Şaşırtıcı bir şekilde, tuvale bakan herkes sanatçının biraz dolu bedenlerine ne kadar hayran olduğunu açıkça hissedebilir. Yazarın bu coşkusu o kadar bulaşıcıdır ki, güzellik kanunları ne olursa olsun, izleyici arsanın kahramanlarına hayranlıkla hayran olmaya başlar. Yumuşak çizgiler, zarif hareketler, mutlulukla bükülür – tüm bunlar kadın vücudunun güzelliğine bir ilahidir.

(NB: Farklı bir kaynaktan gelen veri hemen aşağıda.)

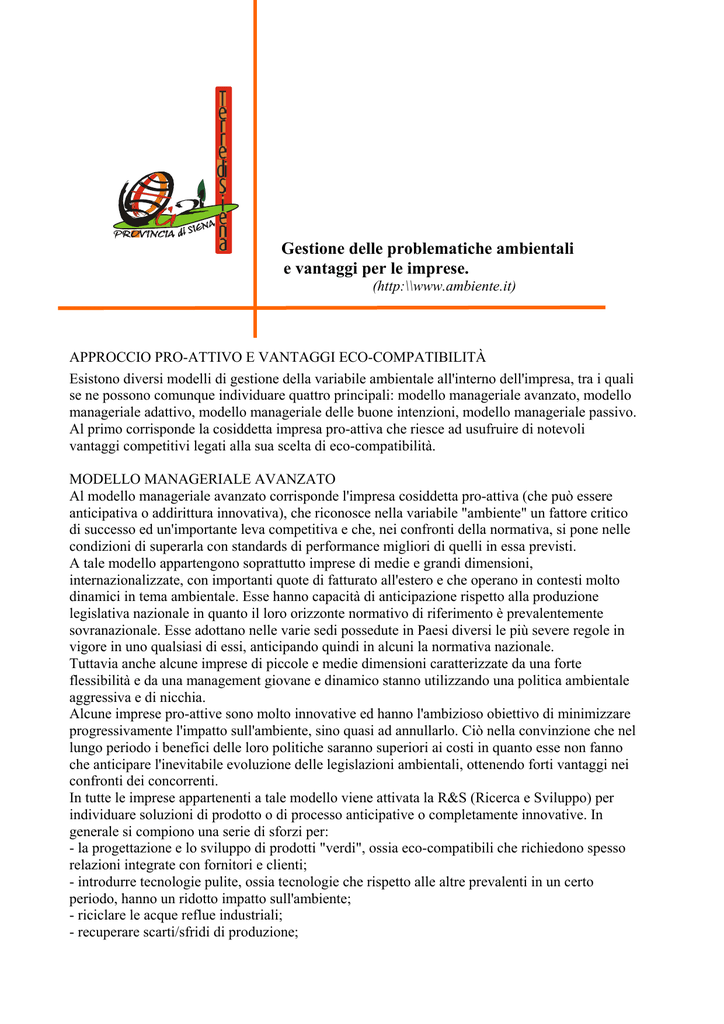 Terre di Siena

PROVINCIA di SIENA

Gestione delle problematiche ambientali e vantaggi per le imprese.

(http:\\www.ambiente.it)

APPROCCIO PRO-ATTIVO E VANTAGGI ECO-COMPATIBILITÀ
Esistono diversi modelli di gestione della variabile ambientale all'interno dell'impresa, tra i quali se ne possono comunque individuare quattro principali: modello manageriale avanzato, modello manageriale adattivo, modello manageriale delle buone intenzioni, modello manageriale passivo. Al primo corrisponde la cosiddetta impresa pro-attiva che riesce ad usufruire di notevoli vantaggi competitivi legati alla sua scelta di eco-compatibilità.

MODELLO MANAGERIALE AVANZATO
Al modello manageriale avanzato corrisponde l'impresa cosiddetta pro-attiva (che può essere anticipativa o addirittura innovativa), che riconosce nella variabile "ambiente" un fattore critico di successo ed un'importante leva competitiva e che, nei confronti della normativa, si pone nelle condizioni di superarla con standards di performance migliori di quelli in essa previsti.
A tale modello appartengono soprattutto imprese di medie e grandi dimensioni, internazionalizzate, con importanti quote di fatturato all'estero e che operano in contesti molto dinamici in tema ambientale. Esse hanno capacità di anticipazione rispetto alla produzione legislativa nazionale in quanto il loro orizzonte normativo di riferimento è prevalentemente sovranazionale. Esse adottano nelle varie sedi possedute in Paesi diversi le più severe regole in vigore in uno qualsiasi di essi, anticipando quindi in alcuni la normativa nazionale.
Tuttavia anche alcune imprese di piccole e medie dimensioni caratterizzate da una forte flessibilità e da una management giovane e dinamico stanno utilizzando una politica ambientale aggressiva e di nicchia.
Alcune imprese pro-attive sono molto innovative ed hanno l'ambizioso obiettivo di minimizzare progressivamente l'impatto sull'ambiente, sino quasi ad annullarlo. Ciò nella convinzione che nel lungo periodo i benefici delle loro politiche saranno superiori ai costi in quanto esse non fanno che anticipare l'inevitabile evoluzione delle legislazioni ambientali, ottenendo forti vantaggi nei confronti dei concorrenti.
In tutte le imprese appartenenti a tale modello viene attivata la R&S (Ricerca e Sviluppo) per individuare soluzioni di prodotto o di processo anticipative o completamente innovative. In generale si compiono una serie di sforzi per:
- la progettazione e lo sviluppo di prodotti "verdi", ossia eco-compatibili che richiedono spesso relazioni integrate con fornitori e clienti;
- introdurre tecnologie pulite, ossia tecnologie che rispetto alle altre prevalenti in un certo periodo, hanno un ridotto impatto sull'ambiente;
- riciclare le acque reflue industriali;
- recuperare scarti/sfridi di produzione;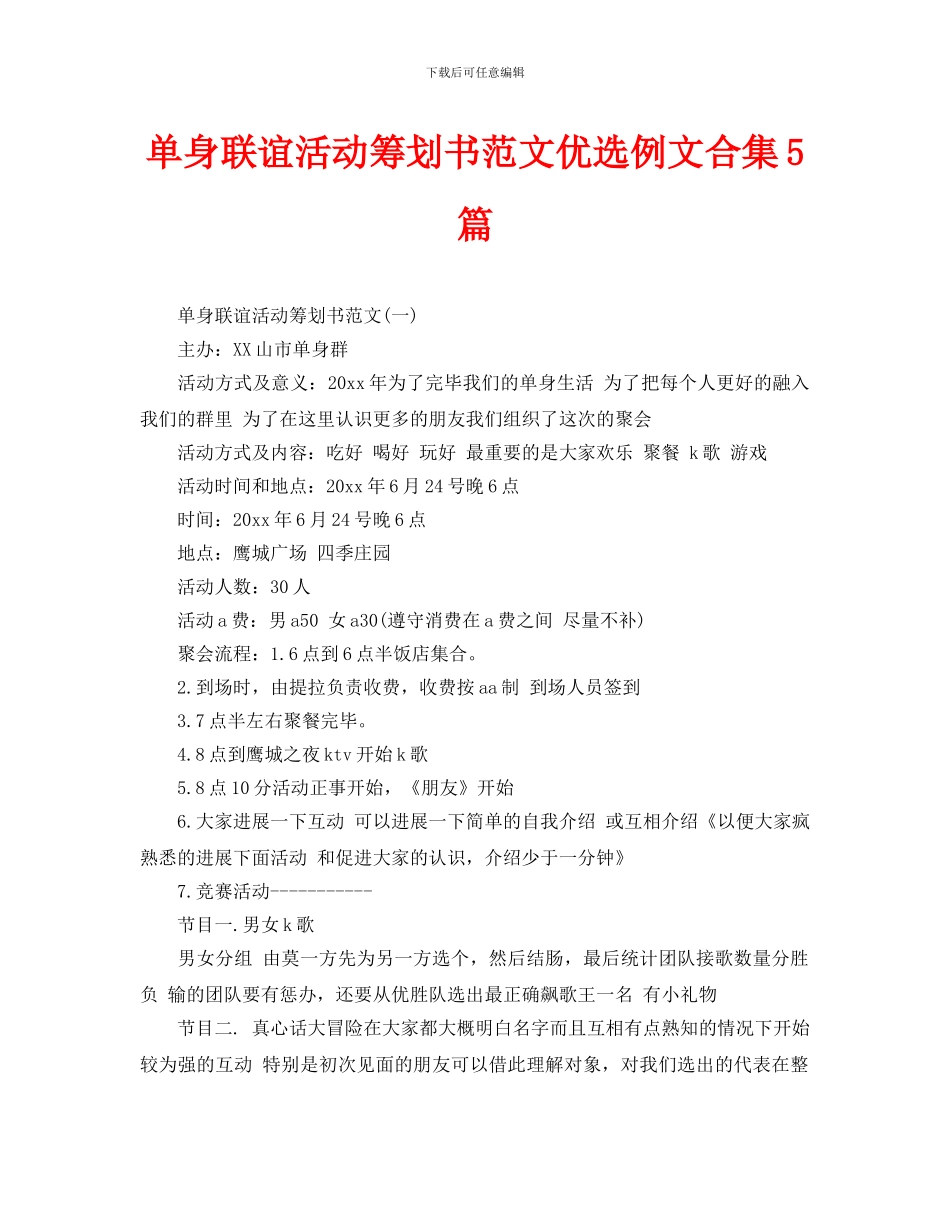 下载后可任意编辑

单身联谊活动筹划书范文优选例文合集5篇

单身联谊活动筹划书范文(一)

主办：XX山市单身群

活动方式及意义：20xx年为了完毕我们的单身生活 为了把每个人更好的融入我们的群里 为了在这里认识更多的朋友我们组织了这次的聚会

活动方式及内容：吃好 喝好 玩好 最重要的是大家欢乐 聚餐 k歌 游戏

活动时间和地点：20xx年6月24号晚6点

时间：20xx年6月24号晚6点

地点：鹰城广场 四季庄园

活动人数：30人

活动a费：男a50 女a30(遵守消费在a费之间 尽量不补)

聚会流程：1.6点到6点半饭店集合。

2.到场时，由提拉负责收费，收费按aa制 到场人员签到

3.7点半左右聚餐完毕。

4.8点到鹰城之夜ktv开始k歌

5.8点10分活动正事开始，《朋友》开始

6.大家进展一下互动 可以进展一下简单的自我介绍 或互相介绍《以便大家疯熟悉的进展下面活动 和促进大家的认识，介绍少于一分钟》

7.竞赛活动-----------

节目一.男女k歌

男女分组 由莫一方先为另一方选个，然后结肠，最后统计团队接歌数量分胜负 输的团队要有惩办，还要从优胜队选出最正确飙歌王一名 有小礼物

节目二. 真心话大冒险在大家都大概明白名字而且互相有点熟知的情况下开始较为强的互动 特别是初次见面的朋友可以借此理解对象，对我们选出的代表在整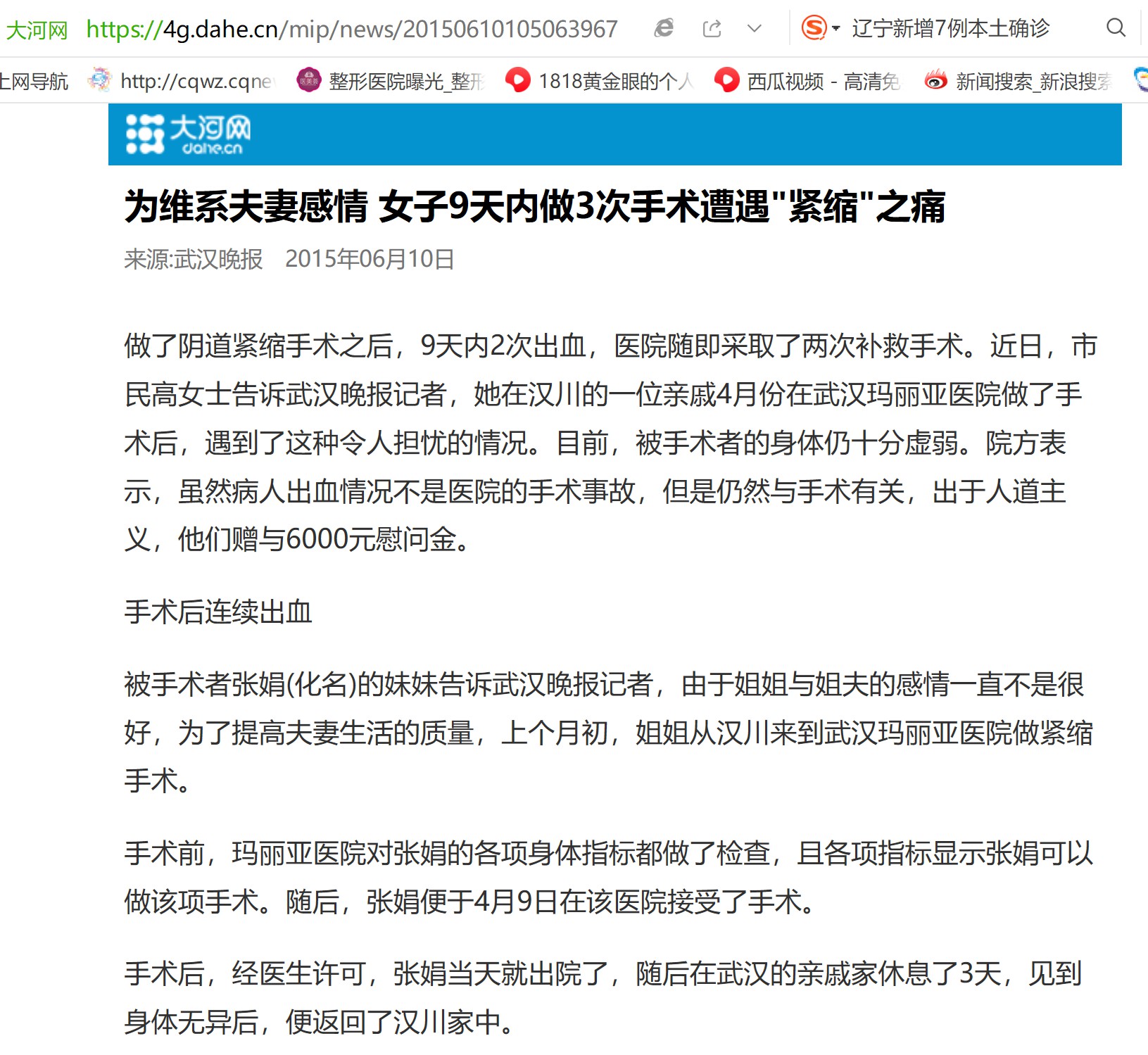 大河网 https://4g.dahe.cn/mip/news/20150610105063967 辽宁新增7例本土确诊

上网导航 http://cqwz.cqne 整形医院曝光_整形 1818黄金眼的个人 西瓜视频 - 高清免 新闻搜索_新浪搜索

大河网 dahe.cn

为维系夫妻感情 女子9天内做3次手术遭遇"紧缩"之痛

来源:武汉晚报 2015年06月10日

做了阴道紧缩手术之后，9天内2次出血，医院随即采取了两次补救手术。近日，市民高女士告诉武汉晚报记者，她在汉川的一位亲戚4月份在武汉玛丽亚医院做了手术后，遇到了这种令人担忧的情况。目前，被手术者的身体仍十分虚弱。院方表示，虽然病人出血情况不是医院的手术事故，但是仍然与手术有关，出于人道主义，他们赠与6000元慰问金。

手术后连续出血

被手术者张娟(化名)的妹妹告诉武汉晚报记者，由于姐姐与姐夫的感情一直不是很好，为了提高夫妻生活的质量，上个月初，姐姐从汉川来到武汉玛丽亚医院做紧缩手术。

手术前，玛丽亚医院对张娟的各项身体指标都做了检查，且各项指标显示张娟可以做该项手术。随后，张娟便于4月9日在该医院接受了手术。

手术后，经医生许可，张娟当天就出院了，随后在武汉的亲戚家休息了3天，见到身体无异后，便返回了汉川家中。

Bunun bir teyidi olarak, kahramanların kafaları üzerinde iç içe çiçekler görüyoruz, bu da iç içe dokunmuş bedenlerini dansta yansıtıyor. Ustanın hayattan solda bulunan zarafeti boyadığı biliniyor – bu Rubens’in ikinci karısı Elena Furman. Yazar yeni evlendi ve yeni bir mutlulukla yıkandı. Rubens’in kendisi bu resme çok düşkündü ve onunla ayrılmak istemedi, bu yüzden tuval sanatçının evinde asılıydı. Ancak ölümünden sonra resim satışa sunuldu ve ilk alıcı İspanyol kral Philip IV’dü. Böylece “Üç Güzeller” hala “yaşadıkları” İspanya’ya götürüldü.